### Your objective
Pull out every line in the listing below that contains the string "provided", and copy each such line in full.

### Stored items from a collection
========================

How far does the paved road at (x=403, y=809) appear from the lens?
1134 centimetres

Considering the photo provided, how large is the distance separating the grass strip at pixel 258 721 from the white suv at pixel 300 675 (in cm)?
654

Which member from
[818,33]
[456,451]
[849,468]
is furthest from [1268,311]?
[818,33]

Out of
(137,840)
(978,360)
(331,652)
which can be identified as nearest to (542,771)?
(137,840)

========================

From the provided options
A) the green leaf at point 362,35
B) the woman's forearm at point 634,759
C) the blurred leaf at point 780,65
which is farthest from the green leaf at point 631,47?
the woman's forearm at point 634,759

========================

### The response
Considering the photo provided, how large is the distance separating the grass strip at pixel 258 721 from the white suv at pixel 300 675 (in cm)?
From the provided options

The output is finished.